Kiwi Wealth CEO Rhiannon McKinnon. Photo / Dean Purcell
Kiwi Wealth CEO Rhiannon McKinnon knows only too well how good money habits can set you up for a good retirement and she’s hoping a children’s book produced by her and her team will help young people learn about putting money aside for the future.
McKinnon, who has three young children, said the idea for the book came about after the KiwiSaver provider began looking at ways it could help lift financial literacy in New Zealand.
“One of the things we have noticed when we are working really hard to educate our customers around finance and KiwiSaver is that the level of financial awareness in New Zealand remains something we can all work on together.
“As we got under the hood of it and thought about where do those lessons start we thought it’s all very well trying to teach someone as a KiwiSaver provider but it certainly helps if they emerge into adulthood with a good sense of financial literacy.”
She said research from Massey University pointed to the importance of what parents teach their children at home.
“And it just got us thinking about going all the back to the beginning about helping parents have really good conversations about money with their children.
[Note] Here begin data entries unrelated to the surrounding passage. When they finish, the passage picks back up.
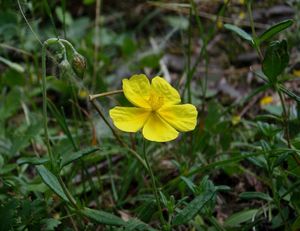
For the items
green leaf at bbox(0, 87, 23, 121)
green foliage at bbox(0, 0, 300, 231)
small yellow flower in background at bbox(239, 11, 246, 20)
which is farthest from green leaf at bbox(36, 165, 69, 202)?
small yellow flower in background at bbox(239, 11, 246, 20)

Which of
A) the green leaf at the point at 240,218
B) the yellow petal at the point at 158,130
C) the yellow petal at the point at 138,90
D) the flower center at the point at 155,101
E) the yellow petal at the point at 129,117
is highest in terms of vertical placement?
the yellow petal at the point at 138,90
And demystifying it a bit.
“So we thought a fun children’s book could be something that we could work with.”
McKinnon said the book, called Mia, Her Superhero and the Chicken Coop, was a team effort.
“The idea around the chicken coop comes from a colleague of mine. He had moved out of the city into the Wairarapa and his 7-year-old son was keeping chickens, saving his pocket money and so forth. The kernel of the idea for the story came from one of those real-life experiences and then the little girl is somewhat loosely based on my daughter.”
It doesn’t have an author but instead uses the nom de plum Ruru the wise owl.
“The nom de plume we used - because it was a bit of a team effort - so made sense to use one.”
McKinnon said it was based on the name that her children used to call their late grandmother.
“Various iterations of names that went to Lulu became Ruru when the kids couldn’t pronounce it properly. And when we realised that’s the name for an owl in Te Reo Maori and wisdom that comes with it, it really stuck. So that was the inspiration behind the nom de plume as well.”
She said the key lesson in the story was to “save some of your money so you can buy things that you want later on”.
“At the beginning, Mia spends all her money on lollipops and has a great time and then she is forlorn she can’t buy anything more meaningful. And then a superhero pops out of an egg and says if you don’t spend all your money you can save for something better.”
McKinnon believes it has already helped her own children change their habits a little.
“My kids have a little bit of pocket money given to them each week and it is interesting watching their spending and saving habits and I’ve watched my 5-year-old save up for something recently and we did present the book in the middle of the saving so maybe it helped.
“I have never seen a kid so chuffed as this 5-year-old who bought the treasure chest he wanted with the kinetic sand which he had saved up for.”
She’s not trying to claim the book will help teach a child the need to save for retirement.
“That’s probably a bridge too far but I do think that good money habits start very very young and understanding how to budget - everyone has to learn at different points in life.”
She said it was common for people to struggle with the delayed gratification of saving for retirement.
“That is a struggle for a lot of adults even when you set off at 18 or even for me in my 20s and 30s I found it a struggle to think about retirement. Retirement is such a very long-distance concept. I think we do struggle to engage people to talk about something that is happening in 40 years to them.”
McKinnon said she had mixed feelings around the setting that allowed people to take their money out of KiwiSaver for a first home deposit.
“I think it really sets you back in your retirement so I question whether that’s a good idea for long-term retirement savings. But I do think it really helps as a KiwiSaver provider to have meaningful conversations with people in their 20s and 30s about savings because it is something that is much sooner for them.”